日本や韓国は、一般的に「単一国家」と呼ばれている。しかし、日本の場合は沖縄やアイヌの人々が存在しているから、単一国家と言い切ってしまうのは相応しくないのかもしれない。


一方、日本から約3600km離れたベトナムは「多民族国家」として知られている。私たちが“ベトナム人"と聞いてイメージするのは「キン族」と呼ばれる民族で、人口の85%を占める。残りの15%は、何と53もの少数民族で構成されているのだ。この少数民族の人々は、山岳や高原地帯に住み、独自の文化・言語を形成している。しかし、他のベトナム人と全く関わりがないというわけではなく、生活する上で協力しあっている。

彼らも、生きるためにはお金が必要だ。
そのために自分たちの伝統工芸品をベトナム人に売り、ベトナム人はそれらを外国人観光客に売るという流れが出来上がった。ホーチミンでは難しいが、中南部のニャチャンやダラットには少数民族が点在しているため、それぞれの民族衣装をまとった人々が街を歩く姿を見ることができる。
きっと日本人には、大変珍しい光景として映るだろう。

もし、日本が多民族国家だったら
多民族国家を日本に当てはめたとすると、寺のすぐ近くに大きな遺跡があり、ヒンドゥー教のシヴァ神やガネーシャ象を祀った祠堂があるようなものである。そこに毎日お参りする見かけない人々がいる。自分たちは手を合わせてお参りするのに対し、彼らは土下座のように地にひざまずいて、頭を下げる。
見なれない衣装を着て、知らない伝統舞踊を踊っている。

こちらが話しかけても、言葉が通じない。でも、同じ日本人なのだ。同じ国民でありがながら、彼らはまったく異なる言葉・文化を持つ。日本にいる限りは体験できないことだろう。しかし、これらはニャチャンやダラットではよくある光景なのだ。


ベトナム少数民族、実は53より多い?
さらに、少数民族の数も53よりもっと多いのではないかとも言われている。2012年には、新たに発見された民族を54番目の少数民族として認定するかどうかの会議が政府内で行われた。今後もまだ発見されていない民族が見つかる可能性は十分にあるだろう。同じ国なのに、自分たちの知らない場所で、知らない文化を築く人々がいるかもしれない。
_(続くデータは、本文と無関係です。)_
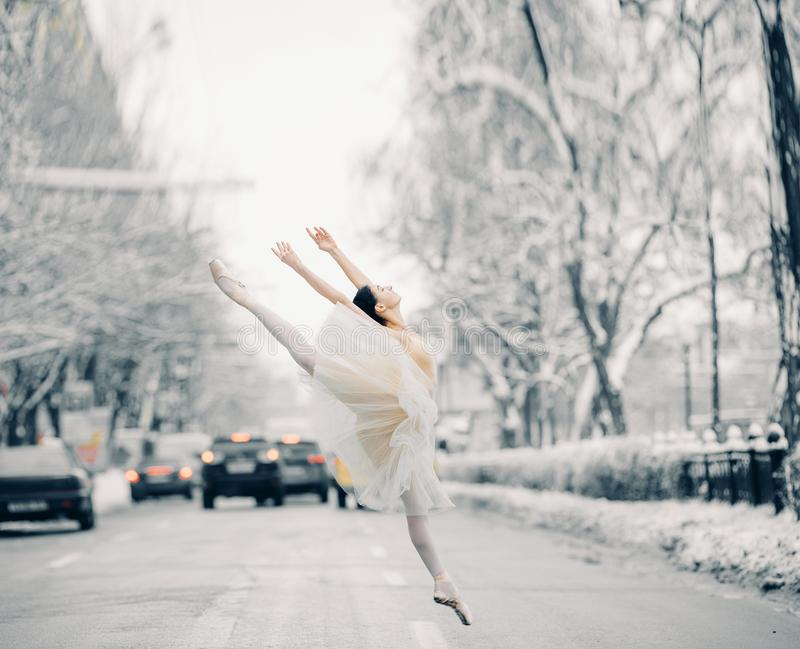 Beautiful ballerina is dancing and jumping on snowy street among cars royalty free stock photography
そうと考えるとロマンがあり、ベトナムという多民族国家がとても魅力的に思える。

少数民族と交流できるツアーも
現在は外国人観光客向けに、少数民族の暮らしを見ることができるトレッキングツアーもある。
首都ハノイから約250km北上したところに、中国と国境を接するラオカイという町がある。そこからさらに南西に約30km下ると、「サパ(SaPa)」という山間部に到着する。ここではモン族、ザオ族、ザイ族などの少数民族の人々と交流できる。それぞれ異なる衣装に身を包んだ女性たちの、素朴な笑顔が魅力的だ。

彼女たちは手作りの小物やセーターなどの服飾品をサパの市場に卸すために、しばしば山岳地帯から降りてくる。生活のためにとベトナム語も覚えている。
外からみる限り、少数民族と大多数のベトナム人(キン族)はうまく共存しているようだ。

多民族国家を深く知るには、まず文化の多様性を楽しむことだろう。ベトナム旅行を計画している人は、是非ホーチミンだけではなくサパにも足を運んで、少数民族の人々に日本の文化も伝えてみてはどうだろうか。